Les Etats-Unis étant alors la seule nation occidentale qui ne soit pas sortie sinistrée à l’issue du conflit. Au contraire, au sortir du conflit, ceux affichent une prospérité économique retrouvée, qu’ils n’avaient plus connu depuis la crise économique de 1929 et représente donc, dans l’immédiat, pour les firmes européennes, le plus grand mais aussi le seul véritable débouché commercial suffisant pour leur permettre de se refaire une santé.

Se disputant, avec son principal et éternel rival Morris, le titre de premier des constructeurs britanniques et spécialisé, tout comme ce dernier, dans les voitures populaires, Austin ne peut évidemment rester indifférent face à la perspective de ce nouvel Eldorado, d’autant que ce fabuleux gâteau, de l’autre côté de l’Atlantique, apparaît suffisant grand pour que la marque fondée par Sir Herbert Austin puisse espérer, elle aussi, en croquer sa part. Le seul problème est que les voitures anglaises qui sont les plus prisées auprès des Américains sont, soit, les berlines de prestige ou les coupés et cabriolet de grand tourisme ou les petites sportives.

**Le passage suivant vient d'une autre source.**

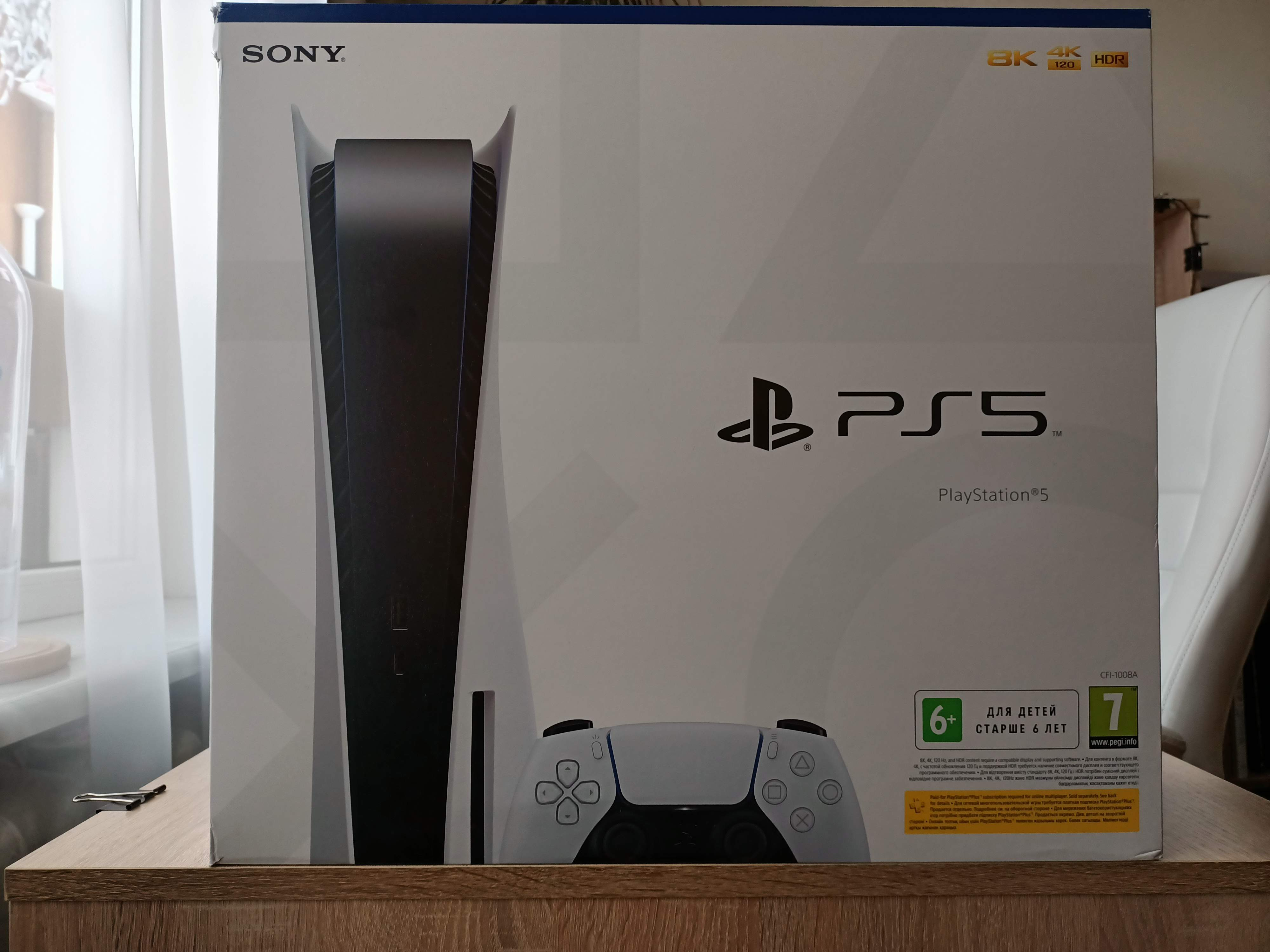 Коробка PlayStation 5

Or, malheureusement pour elle, au sein de sa nouvelle gamme des premières années d’après-guerre, Austin ne propose ni l’un ni l’autre. Si le constructeur propose bien, à partir de 1948, une nouvelle berline haut de gamme à son catalogue, la Princess*, celle-ci, bien que d’aspect plutôt flatteur, est avant tout destiné à concurrencer les voitures de prestige de gamme « intermédiaire » telles que les Humber et est donc loin d’avoir la carrure d’une Bentley ou d’une Rolls-Royce. Quant aux roadsters sportifs, Austin ne peut quasiment se prévaloir d’aucune expérience dans ce domaine. Autre difficulté, dans les deux cas, bien que situé aux extrémités de l’éventail du marché automobile britannique de la fin des années 1940, les unes comme les autres peuvent se prévaloir d’un certain cachet « exotique » ainsi que de lignes ou d’un aspect suggestif qui reflète bien leur vocation. Le « hic » de ce côté est que le mot « glamour » n’a jamais vraiment figuré au sein du dictionnaire de la marque Austin, celle-ci, qu’il s’agit de ses petites voitures populaires ou de ses berlines de plus grosse cylindrée, ayant, au contraire, plutôt érigée l’austérité en vertu cardinale.

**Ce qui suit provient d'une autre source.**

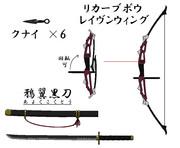 幸羽専用武器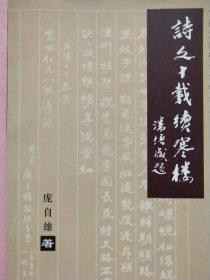 诗文十载续寒楼【安徽太白楼诗词学会丛书】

Celle-ci est cependant convaincue, comme beaucoup d’autres au Royaume-Uni, que l’Amérique représente un marché d’exportation non négligeable et même vital pour assurer sa prospérité et même, tout simplement, sa pérennité. La direction du constructeur se décide donc  à concevoir et à commercialiser un modèle présentant une allure totalement inédite qui permettra de dépoussiérer grandement l’image de la marque, non seulement sur sa terre natale ainsi qu’au sein du marché européen mais aussi de faire connaître la marque au pays de l’oncle Sam.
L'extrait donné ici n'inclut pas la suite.